Als Werefkin weer begint met schilderen, experimenteert ze met de meest uiteenlopende technieken – tempera, gouache, pastel, kleurpotloden, houtskool, krijt, Oost-Indische inkt, pennen en potloden. Ze combineert ze en gebruikt pure kleuren, die daarmee van zichzelf een constructieve kracht krijgen, ze beweegt de vormen als door verborgen krachten geleid, in ritmische harmonische opeenvolgingen, dissonant, voorbij tijd en ruimte. Die spanning is te zien in het werk De storm, dat voorbij gaat aan tijd en ruimte, bruisend vanwege het terugbrengen tot het oppervlak, naïef vanwege het uit de losse pols werken en de vormen van gestileerde vrouwfiguren, suggestief vanwege de kundige keuze voor de contrasterende kleuren blauw-zwart en rood-zwart, waardoor we de tijd vergeten en diep geraakt worden, zoals die hunkerende handen die zich moedeloos vastklampen aan een laatste sprankje hoop, glorend in de verte bij het licht van een vuurtoren, als voorbode van onheil. Zo zien we in het werk Thuiskomen, door middel van een handig omgekeerd perspectief waarbij de achtergrond zich aftekent tegen de tweedimensionale voorgrond, een rij vrouwen in zwarte jurken zwijgend lopen, elk bezwaard door een existentiële last die alle persoonlijke kenmerken uitwist, onder een schaars licht, namelijk dat van de ‘waarheid’, dat een schreeuw om gerechtigheid lijkt op te roepen.
Werefkin’s vroegste potlood- en kleurpotloodschetsen laten al de invloed van de mystieke en theosofische stromingen van die tijd zien. Ze refereert aan de kunst van haar Franse impressionistische en neo-impressionistische collega’s, en transformeert hun stadsgezichten en café- en theatertaferelen, in gebeurtenissen die zijn losgemaakt van tijd en ruimte, waar wezens en dingen als het ware vast zitten, vervreemd van elkaar, zonder met elkaar te kunnen communiceren.
Bij de kunstenaar Edvard Munch (Ådalsbruk, NO, 1863-1944, Oslo, NO) vindt Werefkin veel herkenning. Ze benadert hem zowel in het gebruik van symbolische en onvermengde kleuren en in de vloeiende en levendige penseelstreken, als in de structurele benadering en met haar iconografische verwijzingen. Een voorbeeld is het werk De vrouw met de lantaarn. In dit schilderij, dat een besneeuwd berglandschap in de buurt van Trakai in Litouwen voorstelt, is alles een siddering van dieperliggende krachten, waarin het silhouet van een vrouw rechts op de voorgrond als een zware existentiële waarheid lijkt uit te dijen tot in de uitgestrektheid van een heuvel zonder hemel.
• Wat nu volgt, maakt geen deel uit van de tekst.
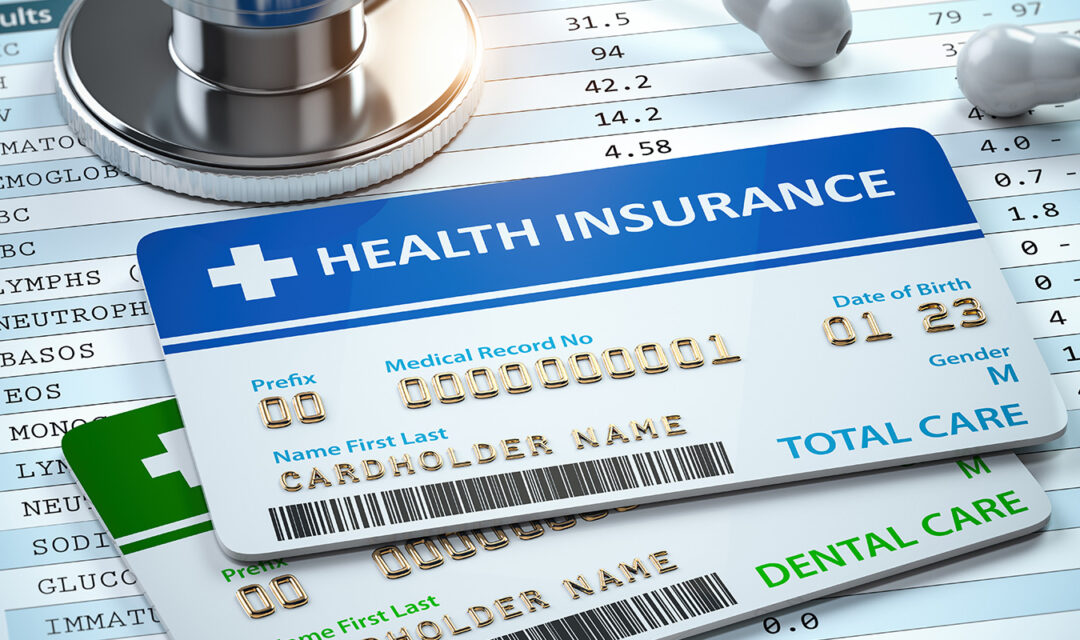 We Accept Health Insurance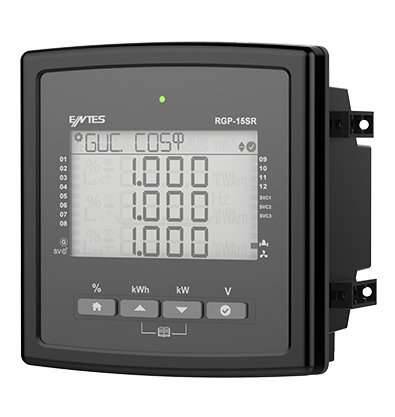 ENTES Güç Kontrol Rölesi RGP-15SR M4077 - 1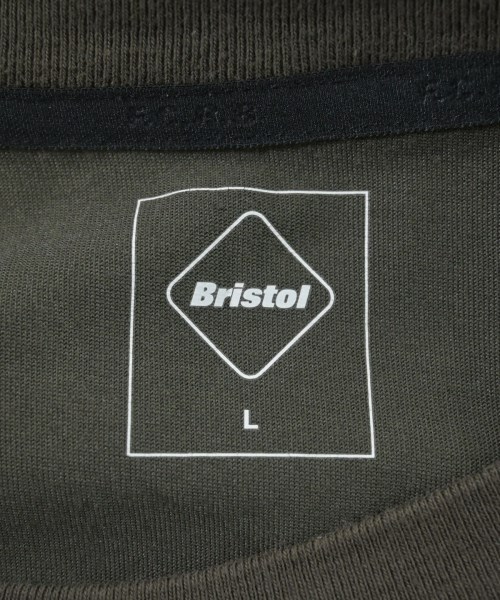 F.C.R.B（エフシーアールビー）Tシャツ・カットソー カーキ サイズ:L メンズ/2200679905301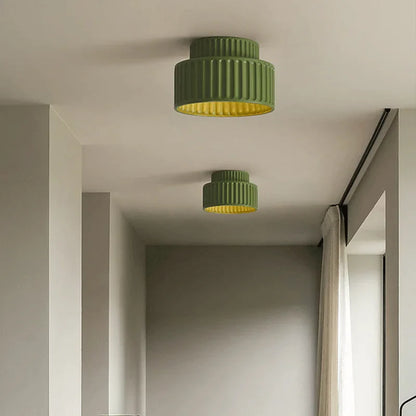 ثريا ديكوربايتس™ LED باللون الأخضر الكريمي - إضاءة مصممة من نورديك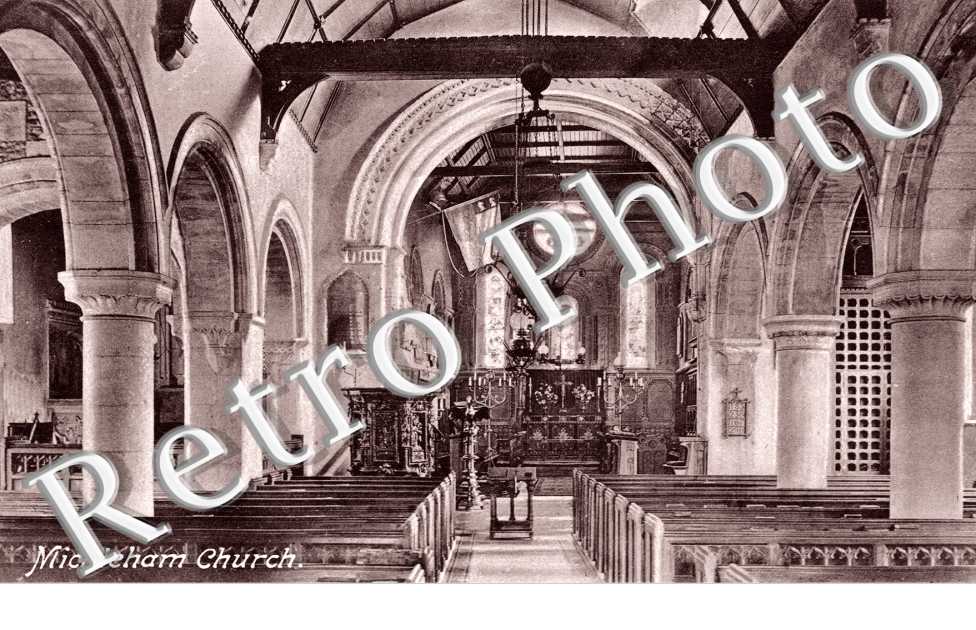 Mickleham Church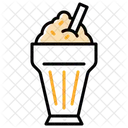 Milkshake Drink Glass Icon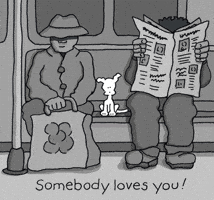 I Love You Dogs GIF by Chippy the Dog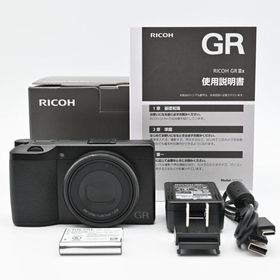 RICOH GR IIIx ショット数 2500回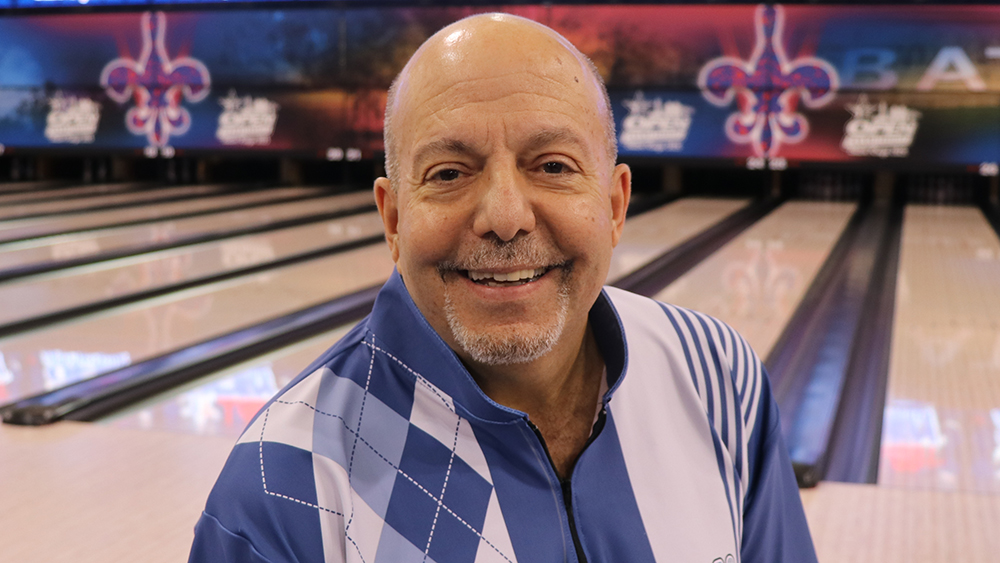 Rich Abboud at the 2025 USBC Open Championships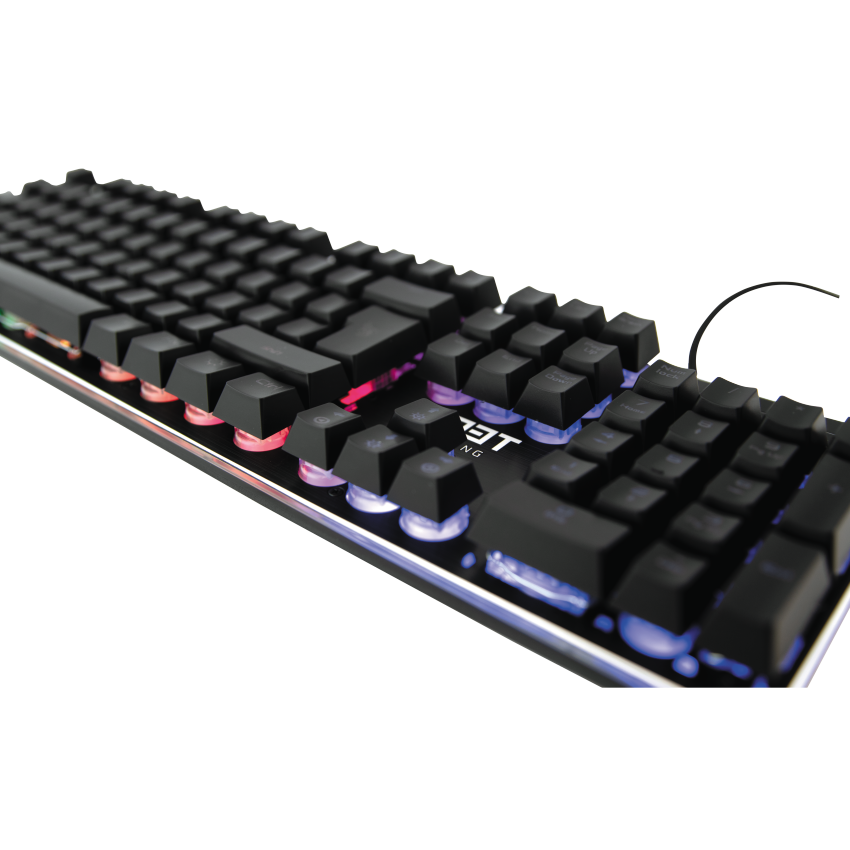 Backlit Keyboard Background PNG Image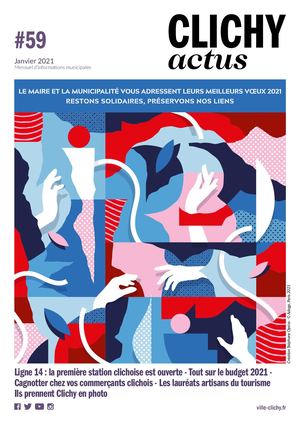 Clichy Actus 59 - Janvier 2021
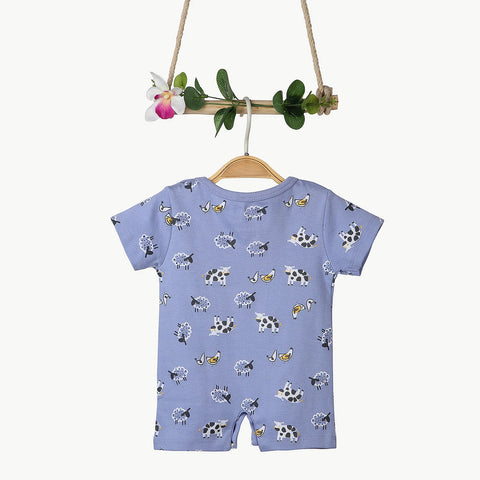 CUDDLE CRITTERS ROMPER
Er is niet zozeer sprake van een persoonlijk drama als wel van de belichaming van een kosmisch gevoel van pijn, dat voortkomt uit het uitzichtloze lot van deze varkensboerin: alles gaat op in de besloten tuin (hortus conclusus) die haar omsluit. Deze pijn, zoals in De Schreeuw (1893) van Munch, is een schreeuw die afkomstig is uit de natuur, als ware het een daverende bron waarmee de kunstenaar zich identificeert en waarin je de pijn van het zinloze leven terugziet, en zo iets universeels en symbolisch wordt. Het is een pessimistische kijk op het leven, tekenend voor de Russische symbolistische wortels van Werefkin.